After collaborations with Florence and the Machine for the song "No Light, No Light", with filmmaker Luca Guadagnino for the horror-film "Suspiria", and with Radiohead's Thom Yorke and Paul Thomas Anderson for the Netflix short film "Anima", Jalet's cutting-edge work caught the eye of Madonna.

For the "Madame X" tour, the choreographer had the queen of pop sing her 1998 ballad "Frozen" behind a video screen of her eldest daughter Lourdes performing an interpretive dance.

"She's someone who has had enormous influence on the person I've become. 'Frozen' and the pas de deux with her daughter was a way of showing her as more vulnerable, from another angle," Jalet said.

- 'Dissolution of gender' -

Perception is everything for the man who was first a dancer before being an assistant to the legendary Belgian choreographer Sidi Larbi Cherkaoui.

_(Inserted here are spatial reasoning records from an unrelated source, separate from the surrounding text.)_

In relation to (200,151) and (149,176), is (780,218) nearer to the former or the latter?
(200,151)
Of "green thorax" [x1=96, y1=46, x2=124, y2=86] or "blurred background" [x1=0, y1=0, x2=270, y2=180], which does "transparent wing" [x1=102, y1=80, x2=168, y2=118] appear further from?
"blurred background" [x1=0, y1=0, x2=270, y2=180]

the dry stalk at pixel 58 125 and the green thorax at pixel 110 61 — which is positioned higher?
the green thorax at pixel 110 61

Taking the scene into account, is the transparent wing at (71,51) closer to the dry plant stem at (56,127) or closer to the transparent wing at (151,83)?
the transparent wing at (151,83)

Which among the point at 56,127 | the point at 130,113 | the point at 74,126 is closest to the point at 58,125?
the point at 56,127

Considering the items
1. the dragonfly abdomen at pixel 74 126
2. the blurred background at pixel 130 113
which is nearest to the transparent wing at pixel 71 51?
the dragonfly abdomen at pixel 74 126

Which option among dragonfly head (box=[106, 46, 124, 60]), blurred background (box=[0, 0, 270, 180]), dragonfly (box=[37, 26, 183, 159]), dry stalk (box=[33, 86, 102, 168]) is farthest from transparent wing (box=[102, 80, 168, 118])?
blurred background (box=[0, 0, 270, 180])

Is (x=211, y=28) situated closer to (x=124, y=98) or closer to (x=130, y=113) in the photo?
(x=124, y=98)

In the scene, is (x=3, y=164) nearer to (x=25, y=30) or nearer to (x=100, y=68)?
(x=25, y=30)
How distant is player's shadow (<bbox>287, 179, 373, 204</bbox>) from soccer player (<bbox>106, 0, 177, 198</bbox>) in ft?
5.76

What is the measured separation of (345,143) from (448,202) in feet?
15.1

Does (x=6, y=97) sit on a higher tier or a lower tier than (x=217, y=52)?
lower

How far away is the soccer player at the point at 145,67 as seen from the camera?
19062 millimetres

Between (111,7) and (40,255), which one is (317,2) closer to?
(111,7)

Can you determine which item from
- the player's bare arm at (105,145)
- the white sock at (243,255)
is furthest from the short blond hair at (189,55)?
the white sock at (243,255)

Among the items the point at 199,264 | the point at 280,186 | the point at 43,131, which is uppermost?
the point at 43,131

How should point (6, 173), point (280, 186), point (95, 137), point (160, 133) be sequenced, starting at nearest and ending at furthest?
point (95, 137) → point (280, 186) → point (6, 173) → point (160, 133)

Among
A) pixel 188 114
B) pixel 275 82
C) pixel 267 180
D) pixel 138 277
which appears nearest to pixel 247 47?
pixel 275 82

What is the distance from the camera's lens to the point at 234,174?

"Without technology, without make-up, without costumes, only with the distortion of bodies and the way of choosing certain angles, we manage to create an elsewhere."

Gender boundaries are ripped apart in "Vessel", which Madonna herself saw in dress rehearsal on March 5.
A
FP / JOEL SAGETDamien Jalet had Madonna sing her 1998 ballad "Frozen" behind a video screen for the "Madame X" tour

Assigning a male or female identity to the dancers' folded bodies and bony rib cages is a near-on impossible task.

"The traditional pas de deux between men and women doesn't interest me at all. I like this idea of dissolution where gender is more associated with a state of mind," said Jalet.

For the artist, the journey is not only visual but also spiritual. He draws inspiration from rituals and traditions around the world.

Dancers defied gravity on an inclined platform in "Skid", performed in Paris at the Chaillot national theatre in 2017, mirroring a Japanese ritual "ombarisha" where men are attached to an inclined tree.

The artist will be back with Kohei Nawa at the Chaillot theatre in September with a new creation called "Planet".